(Task to complete): Lay out the lines of the listing from the one holding "Considering what is" through its last line, inclusive, as a Markdown table with the columns Row and Line. Leave out blank lines.

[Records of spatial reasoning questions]
.....
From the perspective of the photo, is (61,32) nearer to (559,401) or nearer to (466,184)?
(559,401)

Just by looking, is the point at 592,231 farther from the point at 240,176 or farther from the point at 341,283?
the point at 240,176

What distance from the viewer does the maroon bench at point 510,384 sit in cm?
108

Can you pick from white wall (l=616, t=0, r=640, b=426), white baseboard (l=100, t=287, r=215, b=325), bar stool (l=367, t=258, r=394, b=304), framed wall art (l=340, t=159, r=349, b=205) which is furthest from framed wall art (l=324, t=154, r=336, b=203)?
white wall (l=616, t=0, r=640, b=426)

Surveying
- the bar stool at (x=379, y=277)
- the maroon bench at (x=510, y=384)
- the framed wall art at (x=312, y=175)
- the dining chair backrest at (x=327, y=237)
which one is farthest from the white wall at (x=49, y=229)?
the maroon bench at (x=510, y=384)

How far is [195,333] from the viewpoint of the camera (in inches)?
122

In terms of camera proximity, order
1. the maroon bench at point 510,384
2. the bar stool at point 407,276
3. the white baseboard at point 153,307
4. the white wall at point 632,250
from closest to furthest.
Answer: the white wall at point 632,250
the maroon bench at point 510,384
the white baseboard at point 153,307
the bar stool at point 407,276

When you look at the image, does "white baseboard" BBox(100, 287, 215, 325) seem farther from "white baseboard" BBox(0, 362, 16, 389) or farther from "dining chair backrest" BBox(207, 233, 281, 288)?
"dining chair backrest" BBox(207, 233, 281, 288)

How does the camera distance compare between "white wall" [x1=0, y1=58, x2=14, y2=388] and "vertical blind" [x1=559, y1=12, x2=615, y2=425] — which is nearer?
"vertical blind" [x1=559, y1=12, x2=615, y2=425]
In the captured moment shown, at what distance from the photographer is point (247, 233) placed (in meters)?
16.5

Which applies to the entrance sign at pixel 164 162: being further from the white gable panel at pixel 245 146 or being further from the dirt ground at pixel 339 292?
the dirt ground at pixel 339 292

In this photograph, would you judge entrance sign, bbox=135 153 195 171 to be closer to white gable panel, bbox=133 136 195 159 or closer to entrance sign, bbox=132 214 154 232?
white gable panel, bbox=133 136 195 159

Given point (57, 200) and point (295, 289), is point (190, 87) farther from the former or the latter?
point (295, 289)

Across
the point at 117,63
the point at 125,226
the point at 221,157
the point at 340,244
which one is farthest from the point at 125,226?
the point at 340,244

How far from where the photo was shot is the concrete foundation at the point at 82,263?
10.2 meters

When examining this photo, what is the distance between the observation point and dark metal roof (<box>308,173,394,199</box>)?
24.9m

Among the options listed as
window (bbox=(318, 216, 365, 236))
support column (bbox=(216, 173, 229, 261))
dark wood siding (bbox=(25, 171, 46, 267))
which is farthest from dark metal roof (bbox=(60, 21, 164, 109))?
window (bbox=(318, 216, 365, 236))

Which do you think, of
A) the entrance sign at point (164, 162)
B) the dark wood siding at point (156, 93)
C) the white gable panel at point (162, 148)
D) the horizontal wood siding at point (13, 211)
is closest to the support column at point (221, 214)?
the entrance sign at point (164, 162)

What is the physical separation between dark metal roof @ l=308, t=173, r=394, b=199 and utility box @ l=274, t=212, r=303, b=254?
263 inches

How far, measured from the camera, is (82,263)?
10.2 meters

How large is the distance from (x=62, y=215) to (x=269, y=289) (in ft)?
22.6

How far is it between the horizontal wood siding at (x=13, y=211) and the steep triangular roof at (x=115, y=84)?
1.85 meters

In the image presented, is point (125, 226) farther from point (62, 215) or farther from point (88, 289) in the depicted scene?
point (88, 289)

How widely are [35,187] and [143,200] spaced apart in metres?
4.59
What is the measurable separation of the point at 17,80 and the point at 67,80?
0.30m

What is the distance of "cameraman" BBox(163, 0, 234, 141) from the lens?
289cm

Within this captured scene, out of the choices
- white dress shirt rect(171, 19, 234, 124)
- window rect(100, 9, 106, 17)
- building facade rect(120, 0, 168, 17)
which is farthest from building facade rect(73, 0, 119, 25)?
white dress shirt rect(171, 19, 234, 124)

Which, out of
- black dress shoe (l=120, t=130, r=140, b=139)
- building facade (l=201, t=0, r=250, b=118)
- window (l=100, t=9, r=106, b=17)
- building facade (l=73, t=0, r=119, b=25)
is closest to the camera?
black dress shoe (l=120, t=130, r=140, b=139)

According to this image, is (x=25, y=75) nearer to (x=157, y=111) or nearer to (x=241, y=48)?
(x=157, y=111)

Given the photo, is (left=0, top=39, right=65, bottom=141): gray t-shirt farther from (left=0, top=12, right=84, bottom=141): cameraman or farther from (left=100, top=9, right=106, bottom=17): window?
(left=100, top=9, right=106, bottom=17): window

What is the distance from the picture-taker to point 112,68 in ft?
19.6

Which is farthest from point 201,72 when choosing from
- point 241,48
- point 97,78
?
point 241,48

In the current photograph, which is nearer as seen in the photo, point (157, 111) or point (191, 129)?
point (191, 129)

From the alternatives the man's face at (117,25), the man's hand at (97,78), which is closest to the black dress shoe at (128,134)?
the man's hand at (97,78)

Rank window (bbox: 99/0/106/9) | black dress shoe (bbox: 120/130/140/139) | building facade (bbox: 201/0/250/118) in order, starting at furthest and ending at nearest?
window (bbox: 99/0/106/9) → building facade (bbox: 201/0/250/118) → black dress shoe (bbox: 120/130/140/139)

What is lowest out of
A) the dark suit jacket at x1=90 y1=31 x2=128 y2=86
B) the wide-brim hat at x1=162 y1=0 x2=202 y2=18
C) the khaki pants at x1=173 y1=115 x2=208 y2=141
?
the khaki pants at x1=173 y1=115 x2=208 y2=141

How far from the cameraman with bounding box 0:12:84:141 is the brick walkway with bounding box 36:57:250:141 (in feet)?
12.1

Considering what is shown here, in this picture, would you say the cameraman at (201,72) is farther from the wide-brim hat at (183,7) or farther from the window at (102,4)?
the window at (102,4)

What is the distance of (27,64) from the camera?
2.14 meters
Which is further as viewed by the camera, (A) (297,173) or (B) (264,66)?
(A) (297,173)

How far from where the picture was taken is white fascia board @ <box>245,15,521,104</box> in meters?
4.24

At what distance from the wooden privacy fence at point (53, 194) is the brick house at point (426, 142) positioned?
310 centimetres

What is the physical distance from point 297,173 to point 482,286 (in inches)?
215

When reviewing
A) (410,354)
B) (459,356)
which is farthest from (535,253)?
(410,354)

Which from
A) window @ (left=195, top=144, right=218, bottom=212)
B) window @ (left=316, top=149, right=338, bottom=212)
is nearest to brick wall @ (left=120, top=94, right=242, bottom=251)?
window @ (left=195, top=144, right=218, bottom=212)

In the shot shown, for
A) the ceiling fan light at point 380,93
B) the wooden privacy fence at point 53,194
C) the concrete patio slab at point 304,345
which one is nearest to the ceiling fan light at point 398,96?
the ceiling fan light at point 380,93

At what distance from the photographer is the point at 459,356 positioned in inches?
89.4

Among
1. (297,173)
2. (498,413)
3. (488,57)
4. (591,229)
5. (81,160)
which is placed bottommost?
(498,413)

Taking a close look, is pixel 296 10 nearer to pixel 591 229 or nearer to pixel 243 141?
.....
(Answer to the exercise):
| Row | Line |
|---|---|
| 1 | Considering what is shown here, in this picture, would you say the cameraman at (201,72) is farther from the wide-brim hat at (183,7) or farther from the window at (102,4)? |
| 2 | the window at (102,4) |
| 3 | What is the distance of (27,64) from the camera? |
| 4 | 2.14 meters |
| 5 | Which is further as viewed by the camera, (A) (297,173) or (B) (264,66)? |
| 6 | (A) (297,173) |
| 7 | How far from where the picture was taken is white fascia board @ <box>245,15,521,104</box> in meters? |
| 8 | 4.24 |
| 9 | At what distance from the wooden privacy fence at point (53, 194) is the brick house at point (426, 142) positioned? |
| 10 | 310 centimetres |
| 11 | What is the physical distance from point 297,173 to point 482,286 (in inches)? |
| 12 | 215 |
| 13 | When reviewing |
| 14 | A) (410,354) |
| 15 | B) (459,356) |
| 16 | which is farthest from (535,253)? |
| 17 | (410,354) |
| 18 | Which from |
| 19 | A) window @ (left=195, top=144, right=218, bottom=212) |
| 20 | B) window @ (left=316, top=149, right=338, bottom=212) |
| 21 | is nearest to brick wall @ (left=120, top=94, right=242, bottom=251)? |
| 22 | window @ (left=195, top=144, right=218, bottom=212) |
| 23 | In the shot shown, for |
| 24 | A) the ceiling fan light at point 380,93 |
| 25 | B) the wooden privacy fence at point 53,194 |
| 26 | C) the concrete patio slab at point 304,345 |
| 27 | which one is nearest to the ceiling fan light at point 398,96? |
| 28 | the ceiling fan light at point 380,93 |
| 29 | At what distance from the photographer is the point at 459,356 positioned in inches? |
| 30 | 89.4 |
| 31 | Among |
| 32 | 1. (297,173) |
| 33 | 2. (498,413) |
| 34 | 3. (488,57) |
| 35 | 4. (591,229) |
| 36 | 5. (81,160) |
| 37 | which is placed bottommost? |
| 38 | (498,413) |
| 39 | Taking a close look, is pixel 296 10 nearer to pixel 591 229 or nearer to pixel 243 141? |